[Items]:
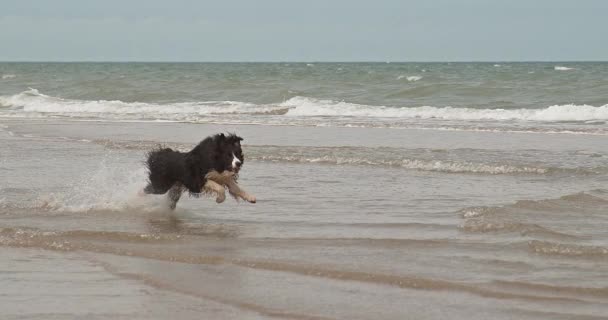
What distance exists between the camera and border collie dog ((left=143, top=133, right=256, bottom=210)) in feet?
33.0

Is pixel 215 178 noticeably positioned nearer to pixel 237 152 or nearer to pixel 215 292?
pixel 237 152

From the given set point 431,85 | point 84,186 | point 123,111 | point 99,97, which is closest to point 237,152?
point 84,186

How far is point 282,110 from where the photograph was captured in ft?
110

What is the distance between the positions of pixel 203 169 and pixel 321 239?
217 centimetres

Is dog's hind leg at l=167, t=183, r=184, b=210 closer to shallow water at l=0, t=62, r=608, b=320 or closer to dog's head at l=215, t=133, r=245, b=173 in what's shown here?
shallow water at l=0, t=62, r=608, b=320

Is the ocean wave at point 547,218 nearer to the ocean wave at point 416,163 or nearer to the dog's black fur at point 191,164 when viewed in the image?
the dog's black fur at point 191,164

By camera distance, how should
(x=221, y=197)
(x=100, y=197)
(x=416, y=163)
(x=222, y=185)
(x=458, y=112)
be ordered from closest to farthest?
1. (x=221, y=197)
2. (x=222, y=185)
3. (x=100, y=197)
4. (x=416, y=163)
5. (x=458, y=112)

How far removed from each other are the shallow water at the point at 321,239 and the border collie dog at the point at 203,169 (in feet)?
0.75

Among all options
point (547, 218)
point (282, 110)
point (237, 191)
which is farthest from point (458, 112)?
point (547, 218)

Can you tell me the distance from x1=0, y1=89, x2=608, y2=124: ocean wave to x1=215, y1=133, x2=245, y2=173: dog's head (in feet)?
59.8

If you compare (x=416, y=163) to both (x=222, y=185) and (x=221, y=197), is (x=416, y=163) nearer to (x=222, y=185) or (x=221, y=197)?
(x=222, y=185)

[Written request]: In this exercise, set down all of the data exactly, without the pictures.

[Result for this task]:
What distance exists between the camera and border collie dog ((left=143, top=133, right=256, bottom=210)) in feet?
33.0

Is pixel 215 178 noticeably positioned nearer to pixel 237 152 or nearer to pixel 215 292?
pixel 237 152

From the given set point 431,85 | point 84,186 | point 123,111 | point 99,97, which is closest to point 237,152?
point 84,186

How far is point 282,110 from where the photograph was captured in ft?
110

What is the distance between the positions of pixel 203 169 and pixel 321 239?
217 centimetres

Is dog's hind leg at l=167, t=183, r=184, b=210 closer to shallow water at l=0, t=62, r=608, b=320 or closer to dog's head at l=215, t=133, r=245, b=173 in what's shown here?
shallow water at l=0, t=62, r=608, b=320

Is the ocean wave at point 547,218 nearer to the ocean wave at point 416,163 or nearer to the dog's black fur at point 191,164 when viewed in the image?
the dog's black fur at point 191,164

By camera distance, how should
(x=221, y=197)
(x=100, y=197)
(x=416, y=163)
(x=222, y=185)
(x=458, y=112)
be ordered from closest to farthest?
1. (x=221, y=197)
2. (x=222, y=185)
3. (x=100, y=197)
4. (x=416, y=163)
5. (x=458, y=112)

How far removed from each other are the shallow water at the point at 321,239 and the border collie dog at the point at 203,169 (in feet)?
0.75

Among all options
point (547, 218)
point (282, 110)
point (237, 191)
which is farthest from point (458, 112)?
point (547, 218)

Can you tell me the distance from x1=0, y1=89, x2=608, y2=124: ocean wave to x1=215, y1=133, x2=245, y2=173: dog's head (in feet)?
59.8

If you compare (x=416, y=163) to both (x=222, y=185) and (x=221, y=197), is (x=416, y=163) nearer to (x=222, y=185) or (x=221, y=197)?
(x=222, y=185)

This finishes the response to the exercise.